(Tasks):
#1 In the narrative about Liam, how long had Liam been clean and sober?
#2 In the narrative about Liam, why did the narrator feel relief on feeling the truck body thud against the loading dock?

Liam rode with me three or four times on bait deliveries. We would head up the road in the early morning light to some fishing shanty on the coast, stopping on the way for diesel fuel and steaming hot coffee, and we would talk. He gazed out the window at the beauty of the sunrises, the ocean inlets and marshes, as he told his story; half Cherokee Indian, born on the California coast, learned to surf, moved to Phoenix during high school. He joined the Army and became a "tanker" for a couple years, driving massive Abram tanks, loading munitions. He loved to play guitar and write music, lamented that his prized Martin guitar was destroyed by a jealous girlfriend.He was 34, single, had "too many" girlfriends.He had been clean and sober for 12 months, didn't smoke. His dream was to buy a Harley Davidson and travel the country working the waterfront up and down the East and West coasts. "Waterfront work suits me." he explained. I liked him.

Liam seemed to fit in with the crew. He worked hard, didn't complain and didn't tolerate the petty criticisms of others who often would attempt to elevate their status by denigrating another. He wasn't looking for trouble... but trouble found him.

Most of the guys are wired... that is, they have cell phones, sometimes ipods, but one of the crew had a smart phone with internet access. It's an enigma of our time that someone without a home, without health insurance or a vehicle, who's worldly possessions would fit into a box, would spend his limited resources for a data plan and access to the web . But he did.

I arrived back at the bait shop from a run to Boothbay Harbor and backed the monster truck into the loading dock. It was always a relief to feel the thud of the truck body snugging up to the dock and know that I had not hit anything or anyone this trip. Unfortunately that was not true for all my runs. But, as they say, what doesn't kill you, makes you stronger. Still, a smooth run brought a sense of satisfaction.

Data entries:
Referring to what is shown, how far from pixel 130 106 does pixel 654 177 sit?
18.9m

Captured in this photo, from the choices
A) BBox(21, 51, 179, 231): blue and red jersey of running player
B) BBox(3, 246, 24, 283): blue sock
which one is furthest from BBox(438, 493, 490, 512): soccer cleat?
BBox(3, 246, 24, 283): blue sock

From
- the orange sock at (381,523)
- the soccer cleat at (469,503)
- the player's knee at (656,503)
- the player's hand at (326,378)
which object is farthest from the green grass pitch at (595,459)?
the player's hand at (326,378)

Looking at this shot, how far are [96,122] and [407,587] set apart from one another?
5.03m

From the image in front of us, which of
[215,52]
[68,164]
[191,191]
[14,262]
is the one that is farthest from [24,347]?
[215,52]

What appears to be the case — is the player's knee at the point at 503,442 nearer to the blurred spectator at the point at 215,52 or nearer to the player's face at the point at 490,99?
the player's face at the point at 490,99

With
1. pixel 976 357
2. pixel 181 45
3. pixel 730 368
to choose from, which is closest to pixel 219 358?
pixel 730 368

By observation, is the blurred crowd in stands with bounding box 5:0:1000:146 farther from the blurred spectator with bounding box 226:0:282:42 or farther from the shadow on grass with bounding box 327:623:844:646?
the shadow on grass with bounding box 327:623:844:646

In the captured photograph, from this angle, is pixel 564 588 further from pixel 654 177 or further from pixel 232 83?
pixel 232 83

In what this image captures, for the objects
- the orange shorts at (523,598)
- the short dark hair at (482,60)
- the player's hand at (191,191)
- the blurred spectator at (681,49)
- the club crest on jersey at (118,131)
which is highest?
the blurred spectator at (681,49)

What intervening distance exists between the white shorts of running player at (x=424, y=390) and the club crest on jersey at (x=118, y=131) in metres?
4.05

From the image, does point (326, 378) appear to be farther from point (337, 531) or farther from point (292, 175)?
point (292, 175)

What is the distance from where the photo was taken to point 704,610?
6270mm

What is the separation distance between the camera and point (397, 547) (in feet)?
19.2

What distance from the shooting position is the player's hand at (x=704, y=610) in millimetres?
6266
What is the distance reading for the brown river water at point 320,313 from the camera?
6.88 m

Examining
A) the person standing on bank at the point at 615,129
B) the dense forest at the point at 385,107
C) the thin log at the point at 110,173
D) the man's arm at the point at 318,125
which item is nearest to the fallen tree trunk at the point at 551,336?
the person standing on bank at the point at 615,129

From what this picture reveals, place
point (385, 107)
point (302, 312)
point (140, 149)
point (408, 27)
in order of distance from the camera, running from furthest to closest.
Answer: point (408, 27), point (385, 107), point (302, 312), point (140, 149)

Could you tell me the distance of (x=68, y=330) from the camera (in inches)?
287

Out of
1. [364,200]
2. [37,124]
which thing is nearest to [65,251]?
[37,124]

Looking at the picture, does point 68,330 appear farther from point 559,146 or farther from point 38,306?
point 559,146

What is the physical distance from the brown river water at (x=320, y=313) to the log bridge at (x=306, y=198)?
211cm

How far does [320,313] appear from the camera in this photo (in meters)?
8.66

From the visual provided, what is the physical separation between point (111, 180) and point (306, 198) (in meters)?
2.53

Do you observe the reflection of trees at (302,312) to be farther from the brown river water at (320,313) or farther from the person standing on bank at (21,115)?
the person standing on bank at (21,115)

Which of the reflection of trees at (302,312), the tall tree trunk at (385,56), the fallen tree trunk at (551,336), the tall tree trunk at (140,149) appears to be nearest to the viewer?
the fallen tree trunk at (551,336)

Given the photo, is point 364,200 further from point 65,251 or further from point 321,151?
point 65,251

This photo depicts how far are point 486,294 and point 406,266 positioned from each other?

(Responses for each task):
#1 12 months.

#2 The thud meant the narrator had backed the truck into the dock without hitting anything or anyone on that trip, which had not been true of every run.